- Nearest city: Oriximiná, Pará
- Coordinates: 0°15′11″S 56°37′05″W﻿ / ﻿0.253°S 56.618°W
- Area: 3,172,978 hectares (7,840,600 acres)
- Designation: State forest
- Created: 4 December 2006
- Administrator: Secretaria de Estado do Meio Ambiente (PA)

= Trombetas State Forest =

The Trombetas State Forest (Floresta Estadual do Trombetas) is a state forest in the state of Pará, Brazil.

==Location==

Protected areas of northern Pará.
2. Trombetas State Forest

The Trombetas State Forest is divided between the municipalities of Oriximiná (87.91%), Óbidos (10.27%) and Alenquer (1.82%) in the state of Pará.
It has an area of 3172978 ha.
The western part of the state forest contains the Kaxuyana-Tunayana Indigenous Territory.
The forest adjoins the Grão-Pará Ecological Station on its northern border.
It adjoins the Trombetas/Mapuera Indigenous Territory to the west.
It adjoins the Faro State Forest and Rio Trombetas Biological Reserve to the south.
To the east it adjoins the Mulata National Forest, the Paru State Forest and the Zo'é Indigenous Territory.

==Environment==

The state forest covers about 14% of the Northern Corridor of Pará, which contains about 220000 km2 of protected areas.
This in turn is part of the Amapá and Central Amazônia corridor, the largest biodiversity corridor in the world.

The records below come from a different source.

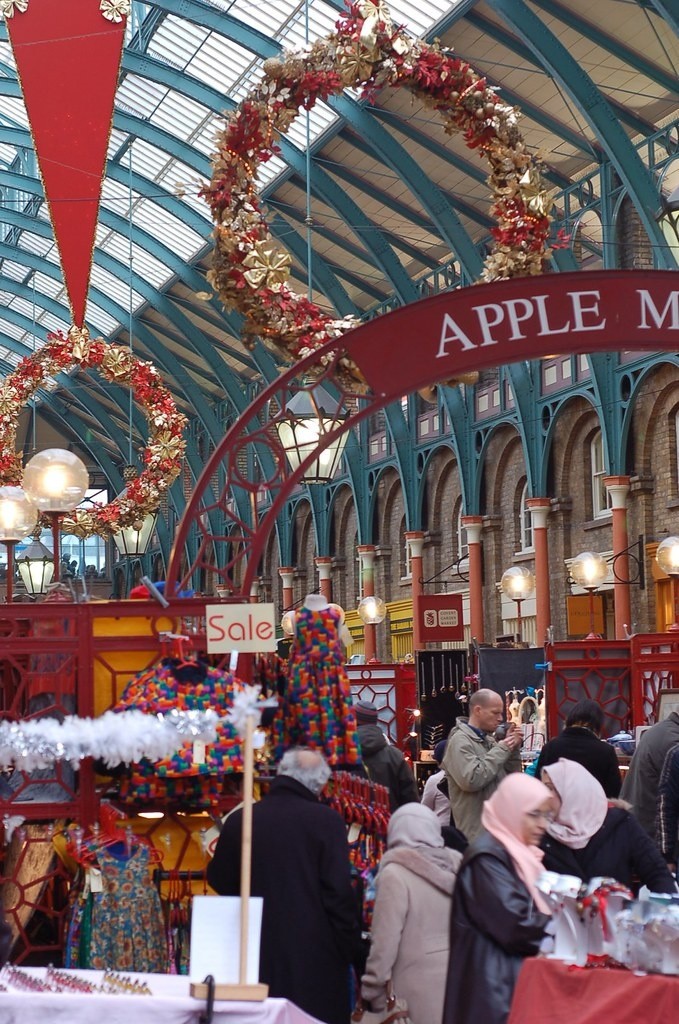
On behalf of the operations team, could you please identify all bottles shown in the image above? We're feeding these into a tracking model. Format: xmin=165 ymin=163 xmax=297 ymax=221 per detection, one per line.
xmin=579 ymin=877 xmax=679 ymax=975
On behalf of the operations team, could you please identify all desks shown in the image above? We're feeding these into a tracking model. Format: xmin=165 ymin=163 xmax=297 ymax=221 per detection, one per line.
xmin=499 ymin=955 xmax=679 ymax=1024
xmin=0 ymin=957 xmax=330 ymax=1024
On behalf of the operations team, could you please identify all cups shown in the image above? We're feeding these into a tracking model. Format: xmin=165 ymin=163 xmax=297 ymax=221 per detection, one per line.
xmin=614 ymin=747 xmax=627 ymax=759
xmin=618 ymin=739 xmax=636 ymax=756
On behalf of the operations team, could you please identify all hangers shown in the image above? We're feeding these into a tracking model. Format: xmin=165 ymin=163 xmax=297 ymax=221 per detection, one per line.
xmin=152 ymin=627 xmax=209 ymax=678
xmin=323 ymin=771 xmax=394 ymax=831
xmin=62 ymin=800 xmax=208 ymax=926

The Trombetas River runs through the forest from north to south.
The Paru de Oeste River (Erepecuru River) forms part of the eastern boundary, then cuts across the forest from north to south.
Other rivers include the Cachorro and Cuminapanema.
About 98.5% of the area is covered by well-preserved forests.
Vegetation includes submontane, lowland and alluvial dense rainforest, open rainforest, cerrado, pioneer formations and transitional forest.
The forest is home to thousands of species of animals and plant, many endemic to the region.

==Economy==

As of 2011 there were 106 families along the Trombetas, 102 families along the Cachorro and one or two families on the Ariramba, Cuminapanema and Rio Verde.
About 241 non-residents make use of the forest.
The main economic activity of the residents is the collection of Brazil nuts.
They also engage in subsistence agriculture and in raising cattle and buffalo.
The cattle and buffalo present a threat to the environment, as does gold mining.
There is potential for the managed use of wood and non-wood forest products, ecotourism and environmental services.

==History==

The Trombetas State Forest was created by Pará state governor decree 2.607 of 4 December 2006 for sustainable multiple use of forest and environmental resources, managing the forest in a manner consistent with conserving biodiversity.
The position of the traditional quilombola residents was regularised by giving them the right of use.
The advisory council was created on 14 December 2009. The management plan was approved on 9 August 2011.

On 7 May 2012 various state and non-state agencies (Pará Secretariat of State of the Environment, Pará Institute of Forest Development, Conservation International of Brasil, Institute of Man and the Environment of Amazonia – Imazon and other) agreed to work together to support implementation, consolidation and management of the north Para conservation units, namely Grão-Pará Ecological Station, Maicuru Biological Reserve and the Faro, Trombetas and Paru state forests.